We extended this analysis to the CD8 dataset to see if the associations between clonal expansion and disease severity are maintained. UMAP projection of 70,237 CD8 T cell single cell transcriptomes and clustering revealed 15 clusters with differentially expressed gene signatures (Figures 4A, S6A, S6C). As with the CD4 dataset, we found clustering of cells with high degrees of clonality, distributed here across the clusters 0, 2, 3, 5, 7, 9, 10, 13, and 14 (grouped together as “Expanded” for further analysis) (Figures 4A, S6B). We also found high density of top enriched GLIPH2 motifs in the Expanded group, including SEG%NTDT, SLDSGGA%E, SL%SGGANE, SLAA%, SQT%STDT, SP%SGSYE, SPGT%GYNE, and S%RQGAGGE (Figures 4C, S4H). We observe a relatively higher density of cells from COVID-19 disease conditions in the Expanded group as compared to the healthy donors (Figures 4B), with low density of disease-associated cells in the non-Expanded clusters. Likewise, we found a more exclusive association between lower pGen score clonotypes and the Expanded group, particularly cluster 9 (Figures 4D). Comparison of the proportion of cells for each disease condition in the Expanded group with healthy donors reveal statistically significant cell proportion increases for all conditions (Figure 4E). These results highlight the relationship between clonal expansion and disease severity comparable with those from the CD4 dataset.

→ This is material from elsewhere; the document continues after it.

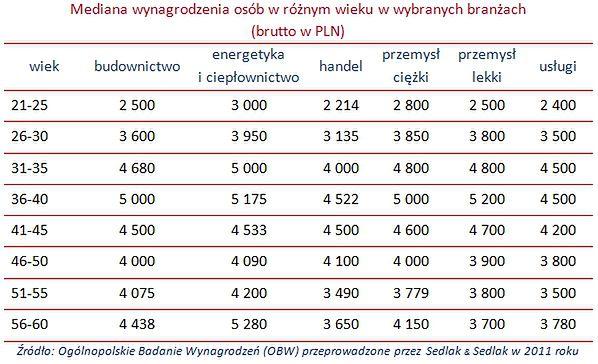 Magister inżynier po czterdziestce zarabia średnio 7,2 tys. zł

To investigate the gene expression changes that occur with clonal expansion, we performed differential expression (DEX) analysis between cluster 6 cells versus all other cells for the CD4 dataset (Figure 3F) and the Expanded group cells versus all other cells for the CD8 dataset (Figure 4F). Using a threshold of q-value < 1e-4, we found 512 downregulated genes and 959 upregulated genes for the CD4 T cell DEX, as well as 600 downregulated genes and 859 upregulated genes for the CD8 T cell DEX. Volcano plots for both T cell types revealed upregulation of cytotoxicity associated transcripts such as granzymes and granulysin and downregulation of naïve phenotype associated markers such as TCF7 and LEF1. Comparison of UMAPs of the individual subpopulation phenotype markers also showed correlation between cluster 6 or the Expanded group clusters and effector-related markers such as GZMA, PRF1, NKG7, and GNLY, with downregulation of naïve-related markers such as TCF7 and LEF1 (Figures S5D, S6D). Functional gene annotation analysis with DAVID 32 revealed enriched pathways terms such as TCR signaling pathway, regulation of immune response, NF-kB signaling, IFN-gamma mediated signaling, and TNF-mediated signaling pathways were upregulated in clonally expanded clusters (Figures 3H, 4H) while terms such as translational initiation, viral transcription, translation, and ribosomal subunit assembly were downregulated (Figures 3G, 4G) for both CD4 and CD8 differential expression analyses. We therefore find that clonally expanded CDR3 sequences and motifs are highly associated with effector T cell phenotypes at both the individual gene and functional pathway levels, while downregulating a number of mRNA processing related programs.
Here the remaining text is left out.